Vous citez le cas d’un imam frère musulman. Cette mouvance a beaucoup investi le champ associatif et social, notamment via l’enseignement de l’arabe. L’éducation nationale porte-t-elle une responsabilité là-dedans ?

Oui. Le désengagement de l’État de l’enseignement de l’arabe est décevant. Le nombre de professeurs d’arabe est en chute libre, divisé de moitié ces cinq dernières années. Ils ne sont que deux cents professeurs d’arabe à l’heure actuelle. Le CAPES d’arabe est très fermé, avec deux ou trois profs recrutés à chaque concours contre 800 ou 900 profs d’anglais. L’Éducation nationale se désolidarise de cet enseignement. Cette politique fait le bonheur des mosquées et des associations culturelles où le nombre d’inscrits a été décuplé (cf. le rapport de Hakim El Karoui). Cela montre que la revendication de 1974 est toujours vivace : transmettre le patrimoine cultuel et culturel.
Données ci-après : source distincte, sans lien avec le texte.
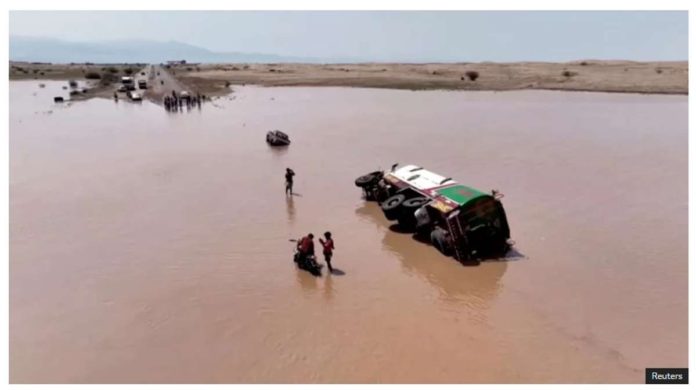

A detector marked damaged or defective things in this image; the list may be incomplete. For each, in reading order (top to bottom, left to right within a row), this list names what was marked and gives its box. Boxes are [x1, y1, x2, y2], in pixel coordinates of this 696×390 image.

overturned truck [358, 164, 512, 262]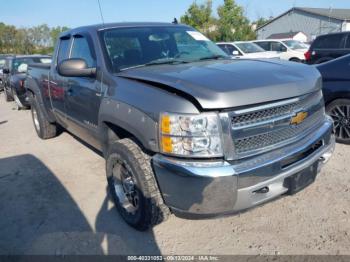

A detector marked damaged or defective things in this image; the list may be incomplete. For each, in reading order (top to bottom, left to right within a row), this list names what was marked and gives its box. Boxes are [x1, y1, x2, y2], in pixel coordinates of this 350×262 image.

dented hood [118, 58, 322, 109]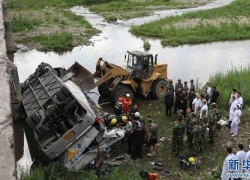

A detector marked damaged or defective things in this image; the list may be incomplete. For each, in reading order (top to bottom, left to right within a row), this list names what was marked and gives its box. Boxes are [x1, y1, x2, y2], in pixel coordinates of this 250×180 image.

overturned bus wreck [20, 62, 125, 171]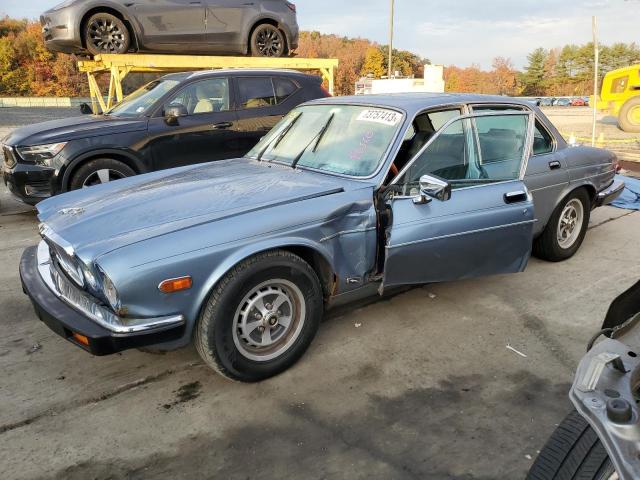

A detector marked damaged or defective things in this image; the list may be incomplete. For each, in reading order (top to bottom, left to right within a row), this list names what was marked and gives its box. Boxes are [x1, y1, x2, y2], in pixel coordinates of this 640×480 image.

damaged car door [382, 111, 536, 288]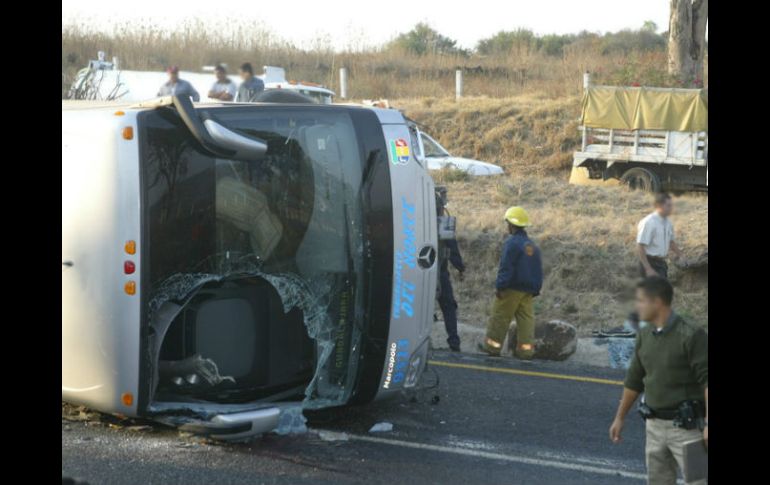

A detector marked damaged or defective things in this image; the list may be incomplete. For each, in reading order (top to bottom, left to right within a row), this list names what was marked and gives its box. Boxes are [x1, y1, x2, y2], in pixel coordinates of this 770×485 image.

overturned white bus [63, 93, 436, 438]
shattered side window [143, 108, 368, 410]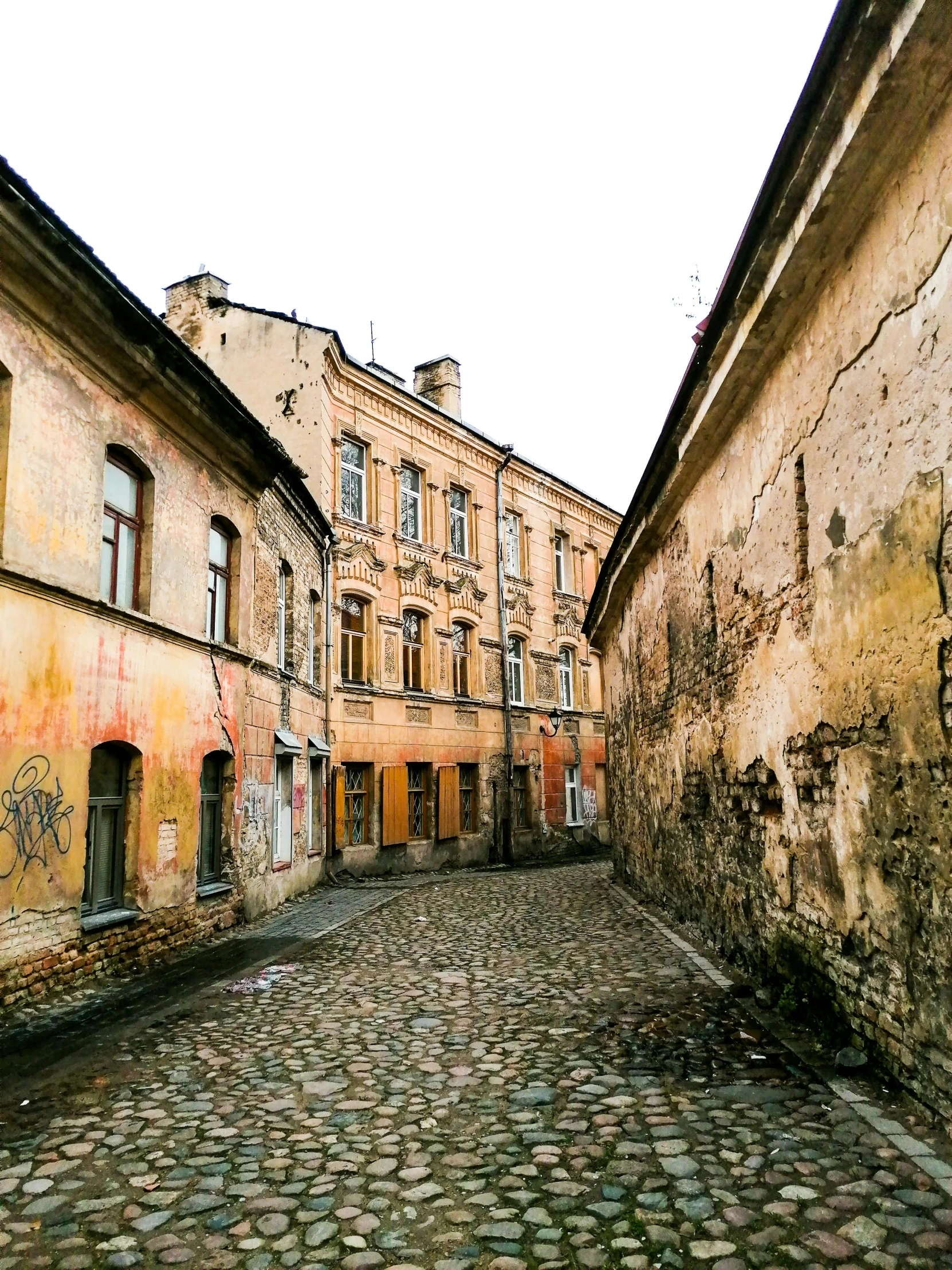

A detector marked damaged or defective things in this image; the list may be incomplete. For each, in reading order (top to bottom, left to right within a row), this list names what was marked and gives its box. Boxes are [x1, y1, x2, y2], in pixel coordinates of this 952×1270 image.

peeling plaster facade [0, 163, 332, 1006]
peeling plaster facade [166, 279, 619, 873]
peeling plaster facade [586, 0, 952, 1112]
cracked plaster wall [604, 87, 952, 1112]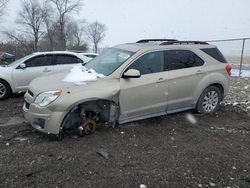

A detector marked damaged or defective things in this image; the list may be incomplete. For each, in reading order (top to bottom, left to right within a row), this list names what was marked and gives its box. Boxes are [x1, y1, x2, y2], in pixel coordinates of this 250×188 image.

damaged chevrolet equinox [22, 39, 231, 140]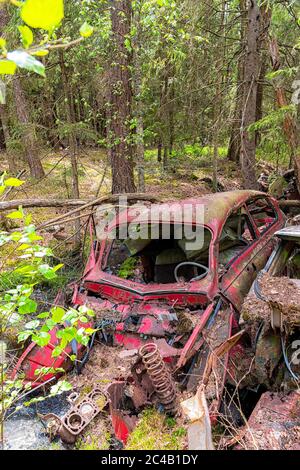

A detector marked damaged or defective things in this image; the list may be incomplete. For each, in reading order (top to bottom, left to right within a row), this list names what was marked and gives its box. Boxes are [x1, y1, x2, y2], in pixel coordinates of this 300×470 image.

broken window opening [101, 223, 211, 284]
rusty abandoned car [11, 191, 288, 444]
rusty spring [139, 342, 177, 414]
rusted metal fragment [236, 392, 298, 450]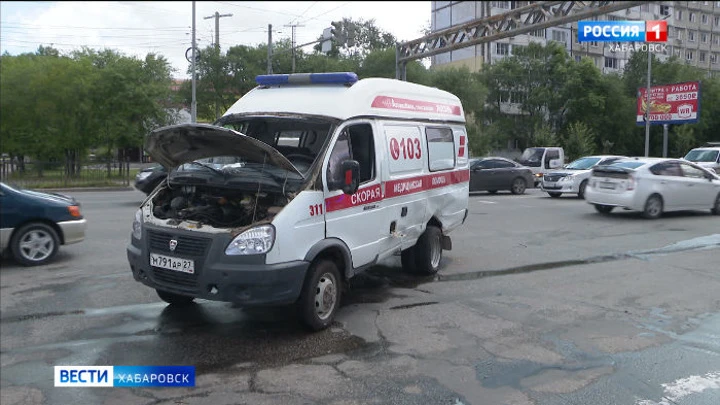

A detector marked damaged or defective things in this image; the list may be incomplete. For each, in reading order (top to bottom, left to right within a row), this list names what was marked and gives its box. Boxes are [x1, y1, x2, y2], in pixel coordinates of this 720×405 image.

broken down ambulance [126, 72, 470, 330]
cracked road surface [1, 188, 720, 402]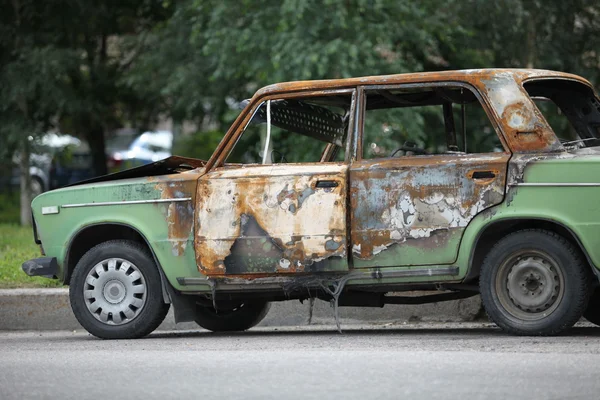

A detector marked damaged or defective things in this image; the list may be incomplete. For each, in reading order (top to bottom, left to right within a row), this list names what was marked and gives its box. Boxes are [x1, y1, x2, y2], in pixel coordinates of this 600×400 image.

rusted car door [197, 164, 346, 276]
charred door panel [195, 162, 350, 276]
burned car [23, 69, 600, 338]
rusted car door [350, 83, 508, 268]
charred door panel [350, 155, 508, 268]
burnt window frame [356, 80, 510, 160]
burnt car interior [364, 86, 504, 158]
burnt car interior [524, 77, 600, 148]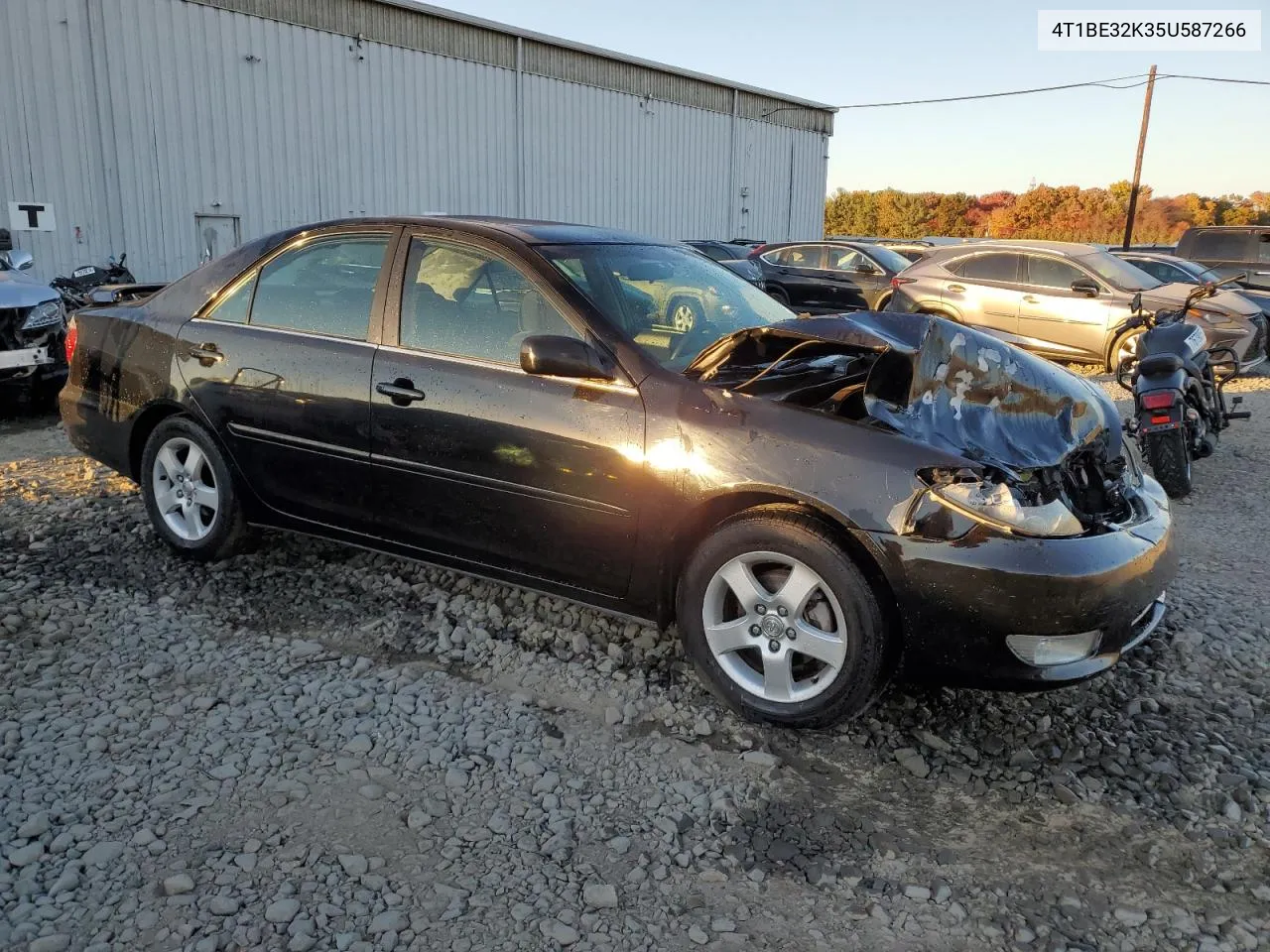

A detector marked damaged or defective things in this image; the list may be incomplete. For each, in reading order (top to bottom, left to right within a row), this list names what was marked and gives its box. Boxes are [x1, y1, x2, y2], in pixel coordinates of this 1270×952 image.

crumpled hood [0, 266, 59, 306]
broken headlight [21, 306, 64, 337]
crumpled hood [1143, 282, 1259, 318]
crumpled hood [691, 313, 1117, 477]
damaged front end of car [686, 309, 1163, 540]
broken headlight [935, 477, 1081, 537]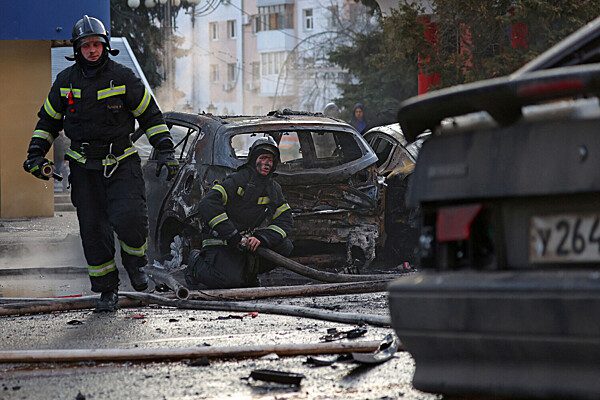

Mais les politiques ne la prennent pas en compte.

Le financement étranger de l’islam de France est un fantasme.

Sans doute craignent-ils d’être accusés de faire le jeu de l’islamisme. Beaucoup voient la main de l’Arabie saoudite ou du Qatar derrière le financement et la construction de nouvelles mosquées. Ont-ils tort ?

Le financement étranger de l’islam de France est un fantasme. L’économie du culte repose essentiellement sur les dons des fidèles. La propagande autour du wahhabisme est également loin de la réalité du terrain. Certes il y a quelques percées et des tentatives pour influencer le discours religieux en France à travers des sites internet, des imams et des associations, mais on ne trouve aucune organisation ou fédération wahhabite au sein du CFCM ! L’islam de France reste majoritairement un islam sunnite traditionnel compatible avec les valeurs de la République. Il tente de trouver un point d’équilibre entre l’influence des pays d’origine et l’aspiration à une pratique et une organisation harmonieuse dans le contexte laïc.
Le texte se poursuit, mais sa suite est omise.